SINGAPORE: This December, the National Museum of Singapore's glass rotunda will reopen after two years of renovation work, with two permanent art installations on the flora and fauna of Southeast Asia.
The renovation is part of the museum's S$10 million revamp which it announced in 2014, eight years after the glass rotunda first opened.
When completed, its 15-metre-high ceiling and 80-metre passage will be turned into an interactive digital space that will focus on the region's rich ecological history.
Work in progress at the Glass Rotunda. (Photo: Syahida Othman)
Close to 70 drawings from the museum's prized collection - the William Farquhar Collection of Natural History Drawings at the Goh Seng Choo Gallery - will be brought to life through interactive 3D animation projected on the rotunda.
The work, titled Story of the Forest is a partnership with renowned Japanese creative group teamLab. The museum’s assistant curator Iman Ismail said the inspiration came from Singapore's reputation as a garden city.

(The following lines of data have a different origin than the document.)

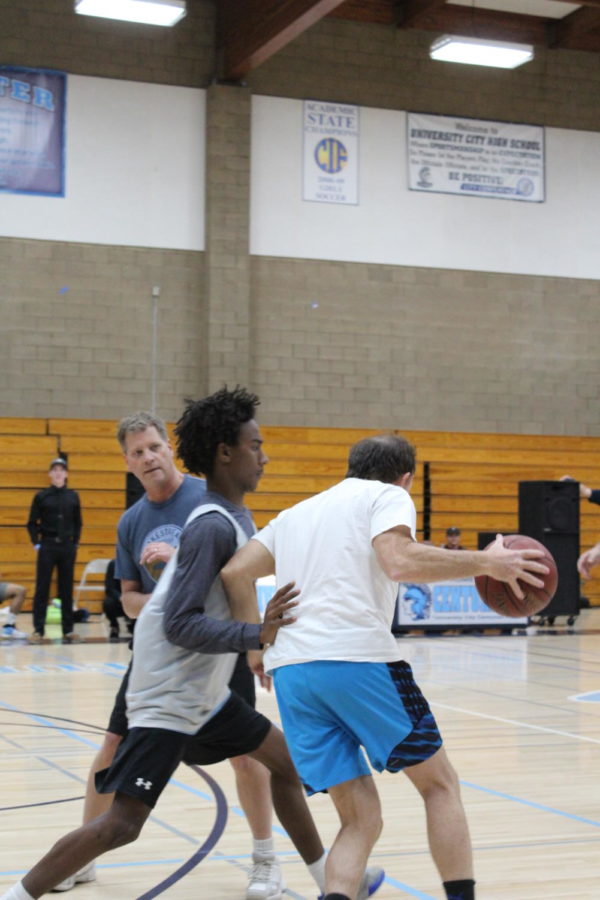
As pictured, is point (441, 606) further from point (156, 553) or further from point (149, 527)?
point (156, 553)

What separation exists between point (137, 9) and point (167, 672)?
12267 mm

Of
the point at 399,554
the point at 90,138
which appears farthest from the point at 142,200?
the point at 399,554

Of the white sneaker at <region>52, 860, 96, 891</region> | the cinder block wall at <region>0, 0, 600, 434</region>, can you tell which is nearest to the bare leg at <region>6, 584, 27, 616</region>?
the cinder block wall at <region>0, 0, 600, 434</region>

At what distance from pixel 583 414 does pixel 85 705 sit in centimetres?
1154

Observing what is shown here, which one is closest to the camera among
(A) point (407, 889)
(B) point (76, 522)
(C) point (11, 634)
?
(A) point (407, 889)

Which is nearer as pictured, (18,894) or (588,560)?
(18,894)

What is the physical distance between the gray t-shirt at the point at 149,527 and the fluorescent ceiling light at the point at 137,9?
11.1 meters

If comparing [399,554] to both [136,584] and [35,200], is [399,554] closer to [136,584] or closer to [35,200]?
[136,584]

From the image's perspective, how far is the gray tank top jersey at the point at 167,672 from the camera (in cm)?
338

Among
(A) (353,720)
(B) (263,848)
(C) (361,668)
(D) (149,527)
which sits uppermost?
(D) (149,527)

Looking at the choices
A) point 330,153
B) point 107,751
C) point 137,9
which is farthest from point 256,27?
point 107,751

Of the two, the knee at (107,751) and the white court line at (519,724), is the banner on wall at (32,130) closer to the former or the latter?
the white court line at (519,724)

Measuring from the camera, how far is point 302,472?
16.9 m

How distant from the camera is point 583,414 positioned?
59.7 ft
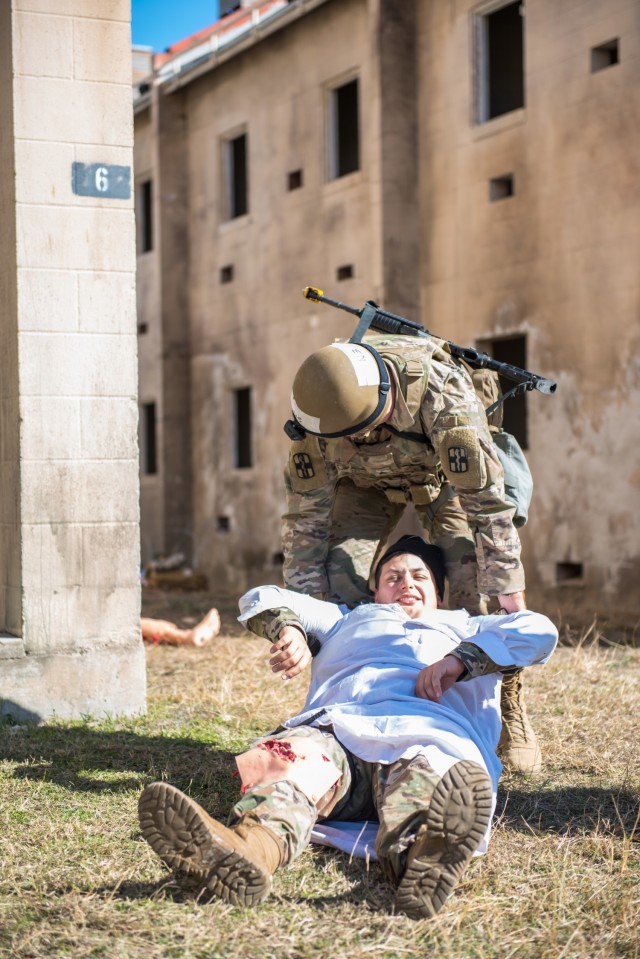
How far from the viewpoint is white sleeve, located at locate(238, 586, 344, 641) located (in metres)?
3.89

“They were sharing with me about what Singapore is and how they felt that Singapore is a very green, clean country,” he said. “So we worked on that idea and we introduced to them the collection that we had - the drawings by (Singapore's first British Resident) William Farquhar.”
The art piece was brought to life with the help of about 60 projectors. (Image: teamLab)

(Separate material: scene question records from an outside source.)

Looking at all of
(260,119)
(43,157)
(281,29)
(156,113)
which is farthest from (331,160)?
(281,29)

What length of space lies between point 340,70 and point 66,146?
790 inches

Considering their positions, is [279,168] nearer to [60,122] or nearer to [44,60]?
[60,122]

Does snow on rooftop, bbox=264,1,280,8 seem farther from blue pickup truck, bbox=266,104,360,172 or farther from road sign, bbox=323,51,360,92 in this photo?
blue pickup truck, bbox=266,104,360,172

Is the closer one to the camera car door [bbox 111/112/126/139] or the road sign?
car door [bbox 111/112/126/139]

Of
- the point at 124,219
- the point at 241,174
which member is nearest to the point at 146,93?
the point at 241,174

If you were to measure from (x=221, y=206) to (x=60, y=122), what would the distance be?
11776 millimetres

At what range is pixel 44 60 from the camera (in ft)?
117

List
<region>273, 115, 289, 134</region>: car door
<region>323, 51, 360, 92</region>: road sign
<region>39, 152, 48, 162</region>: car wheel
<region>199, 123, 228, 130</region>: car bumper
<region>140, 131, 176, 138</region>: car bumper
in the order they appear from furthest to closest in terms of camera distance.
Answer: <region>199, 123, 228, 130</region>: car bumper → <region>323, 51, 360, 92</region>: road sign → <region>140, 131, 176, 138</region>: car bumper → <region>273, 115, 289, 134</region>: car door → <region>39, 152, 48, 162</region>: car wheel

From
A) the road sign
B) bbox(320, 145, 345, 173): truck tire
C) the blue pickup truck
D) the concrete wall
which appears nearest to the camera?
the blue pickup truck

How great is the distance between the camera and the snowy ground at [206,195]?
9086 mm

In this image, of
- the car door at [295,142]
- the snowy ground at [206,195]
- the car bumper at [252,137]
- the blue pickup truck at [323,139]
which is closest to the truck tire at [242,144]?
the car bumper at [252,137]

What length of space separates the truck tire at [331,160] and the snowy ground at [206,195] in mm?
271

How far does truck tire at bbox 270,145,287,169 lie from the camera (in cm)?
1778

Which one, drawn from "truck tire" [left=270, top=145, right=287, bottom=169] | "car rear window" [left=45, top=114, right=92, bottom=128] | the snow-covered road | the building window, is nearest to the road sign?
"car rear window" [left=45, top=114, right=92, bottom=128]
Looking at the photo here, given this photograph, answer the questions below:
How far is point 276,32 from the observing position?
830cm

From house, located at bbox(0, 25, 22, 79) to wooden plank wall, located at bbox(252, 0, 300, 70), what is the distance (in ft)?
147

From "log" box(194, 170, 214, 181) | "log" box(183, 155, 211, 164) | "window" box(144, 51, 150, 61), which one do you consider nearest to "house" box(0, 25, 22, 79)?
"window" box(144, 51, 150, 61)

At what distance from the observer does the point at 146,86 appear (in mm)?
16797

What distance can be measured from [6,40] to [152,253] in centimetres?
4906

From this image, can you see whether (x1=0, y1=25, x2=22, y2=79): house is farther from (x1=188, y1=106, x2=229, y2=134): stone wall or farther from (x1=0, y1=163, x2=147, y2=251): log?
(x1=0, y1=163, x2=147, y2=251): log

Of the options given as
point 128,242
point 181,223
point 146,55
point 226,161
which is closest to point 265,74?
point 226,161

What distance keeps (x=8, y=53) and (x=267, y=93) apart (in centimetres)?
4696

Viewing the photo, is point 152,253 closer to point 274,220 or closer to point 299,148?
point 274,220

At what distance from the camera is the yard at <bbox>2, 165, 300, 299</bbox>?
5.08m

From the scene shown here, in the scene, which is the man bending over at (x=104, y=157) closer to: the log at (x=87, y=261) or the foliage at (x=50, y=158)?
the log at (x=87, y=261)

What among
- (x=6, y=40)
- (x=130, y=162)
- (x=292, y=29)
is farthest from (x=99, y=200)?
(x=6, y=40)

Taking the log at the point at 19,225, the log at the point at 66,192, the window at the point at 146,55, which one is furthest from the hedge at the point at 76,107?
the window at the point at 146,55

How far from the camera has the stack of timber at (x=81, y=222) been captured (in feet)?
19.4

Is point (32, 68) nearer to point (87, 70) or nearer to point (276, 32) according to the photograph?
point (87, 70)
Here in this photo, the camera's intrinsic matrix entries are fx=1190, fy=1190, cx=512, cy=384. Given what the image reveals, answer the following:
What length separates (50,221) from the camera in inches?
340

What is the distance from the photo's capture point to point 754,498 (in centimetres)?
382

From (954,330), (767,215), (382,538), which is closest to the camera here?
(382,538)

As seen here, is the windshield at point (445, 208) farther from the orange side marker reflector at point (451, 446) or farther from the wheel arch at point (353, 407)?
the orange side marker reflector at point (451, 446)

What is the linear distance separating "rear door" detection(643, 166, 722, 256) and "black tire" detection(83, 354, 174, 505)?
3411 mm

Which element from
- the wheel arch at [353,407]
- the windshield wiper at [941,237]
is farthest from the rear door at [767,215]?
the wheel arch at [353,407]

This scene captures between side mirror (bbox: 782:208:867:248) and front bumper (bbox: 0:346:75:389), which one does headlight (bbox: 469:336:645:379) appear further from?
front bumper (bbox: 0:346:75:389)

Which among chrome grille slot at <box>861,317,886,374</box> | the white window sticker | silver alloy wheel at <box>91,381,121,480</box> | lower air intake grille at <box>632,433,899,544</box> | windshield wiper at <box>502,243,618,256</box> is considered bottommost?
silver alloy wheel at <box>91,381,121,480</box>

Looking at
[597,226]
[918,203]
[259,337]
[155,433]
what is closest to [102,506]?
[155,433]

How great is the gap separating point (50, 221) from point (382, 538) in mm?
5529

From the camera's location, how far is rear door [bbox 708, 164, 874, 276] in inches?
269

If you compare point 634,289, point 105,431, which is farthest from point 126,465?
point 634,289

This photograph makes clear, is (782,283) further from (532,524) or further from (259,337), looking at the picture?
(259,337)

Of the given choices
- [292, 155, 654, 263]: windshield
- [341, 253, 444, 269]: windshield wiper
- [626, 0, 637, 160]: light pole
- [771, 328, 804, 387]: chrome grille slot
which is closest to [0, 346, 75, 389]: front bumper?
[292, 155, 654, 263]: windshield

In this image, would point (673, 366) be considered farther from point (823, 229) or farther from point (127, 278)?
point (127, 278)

The installation proved to be one of the most challenging works to date. Apart from its sheer size, choosing the relevant drawings from the hundreds of pieces from the collection was demanding as well.
“The challenges are having to sift through, firstly, all the 477 drawings from the collection because there are so many flowers, trees, plants, animals to choose from,” said Mr Iman. “We needed to make it relevant especially with what we can find in Singapore and in the region today, and have that connection and conversation between a past, where the drawings came from, and what it is today.”
The installation has close to 70 drawings from William Farquhar's Collection of Natural History Drawings. (Image: teamLab)
Some highlighted works include the frangipani, hibiscus, as well as creatures like the sun bear and the tapir.
“There's this young, cute tapir - the way that teamLab presents them - animated and it moves slowly, trying to find its way and it seems like it's also trying to find its parents as it walks around, kind of engaging in a way because as the audience, we kind of wonder why and what he's doing, “ said Mr Iman.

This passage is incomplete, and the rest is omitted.